Autograd for Optimal Transport distance


I’m currently working on optimal transport distance for the inverse problem. I’m using PyTorch loss.backward() for computing the gradient of optimal transport distance. However, it doesn’t reflect any updates on my model. I would like to know, does PyTorch support the autograd of optimal transport distance?

Thank you.

Here I attached snapshots of my codes:

for b in batches:
        batch_xs = xs[b::BATCHES]
        batch_xr = xr[b::BATCHES]

        data_sim = pde_solver(batch_xs, batch_xr)
        data_true = noisy_data[b::BATCHES, ...]

        sim, data_sim_cdf = OT_data_normalization(data_sim, 6.0, 1.0)
        true, data_true_cdf = OT_data_normalization(data_true, 6.0, 1.0)

        with torch.cuda.amp.autocast():
            loss = OTloss(data_sim_cdf, data_true_cdf, sim, T)

        nn.utils.clip_grad_value_(pde_solver.model, clip_value=1e3)
# Data normalization function
def OT_data_normalization(data, b, c):
    ns, nr, nt = data.shape
    data = data.reshape(ns*nr, nt)

    data = torch.log(torch.exp(b*data) + 1)
    data_norm = (data + c) / torch.sum(data + c, dim=-1,keepdim=True)
    data_cdf = torch.cumsum(data_norm, dim=-1)
    return data_norm, data_cdf
# compute OT loss
def OTloss(cdf_sim, cdf_obs, dsim, t):
    idx = torch.searchsorted(cdf_obs, cdf_sim)
    idx[idx == t.shape[-1]] = -1
    tidx = t[idx]
    return ((t - tidx)**2 * dsim).sum()

I don’t see any obvious issues in your code, but as it’s not executable I also cannot verify its functionality.
You could check if all the expected parameters in your model receive a valid gradient by checking the .grad attribute before and after calling the first backward() operation. Once this is done you could then check their values or magnitude and see if they might be really small and thus almost no change would be visible.

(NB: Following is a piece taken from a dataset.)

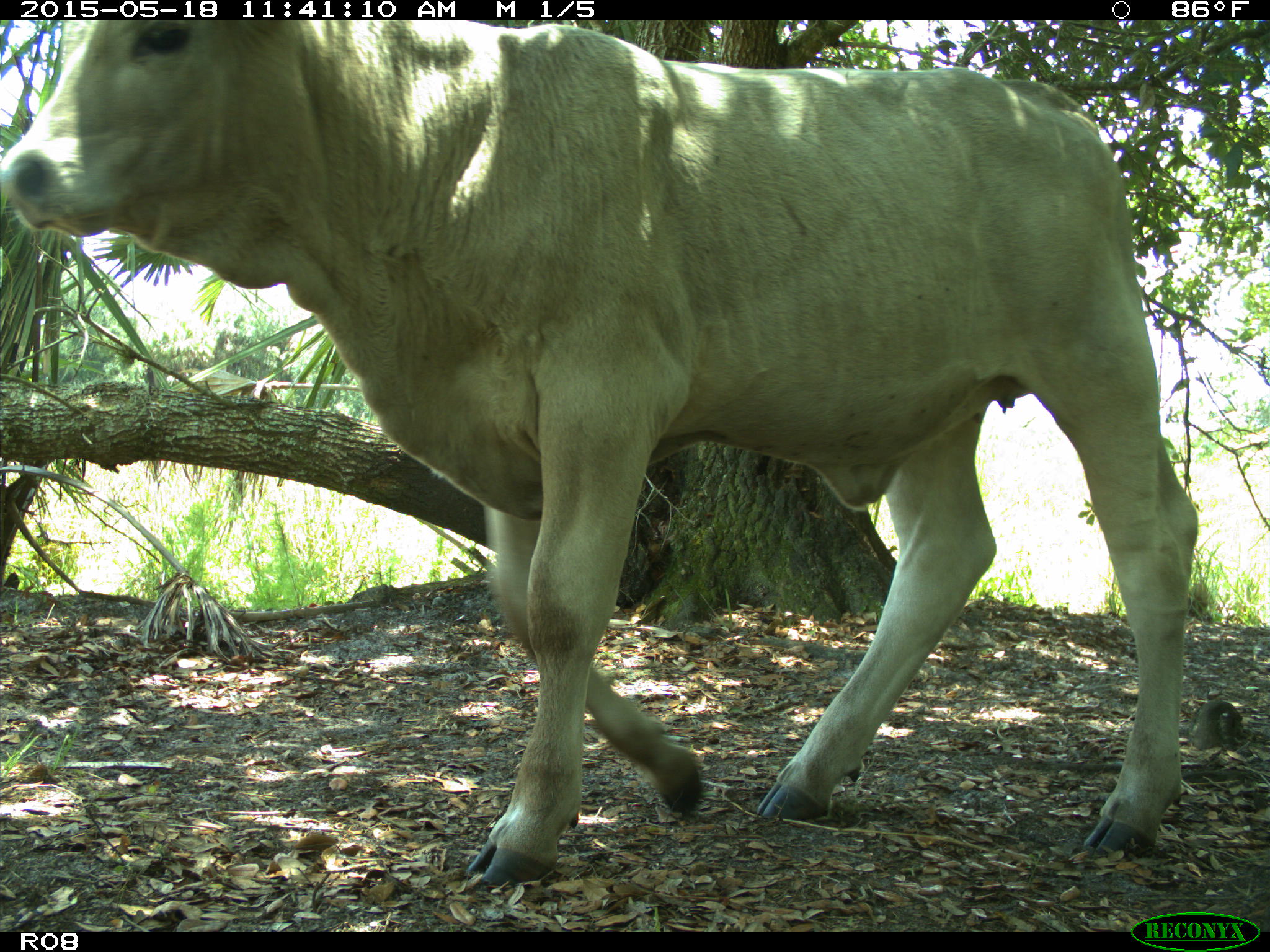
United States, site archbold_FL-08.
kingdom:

Hi @ptrblck! Great thanks for your suggestions! Sorry I couldn’t provide the complete code here because it is rather large. I followed your suggestions, and I found out that the gradient is not correct, and of course, the value is very small as you mentioned. I’m not sure how accurate is the autograd in approximating the gradient of complicated loss w.r.t PDE parameters. I need to check this out. Thanks a lot!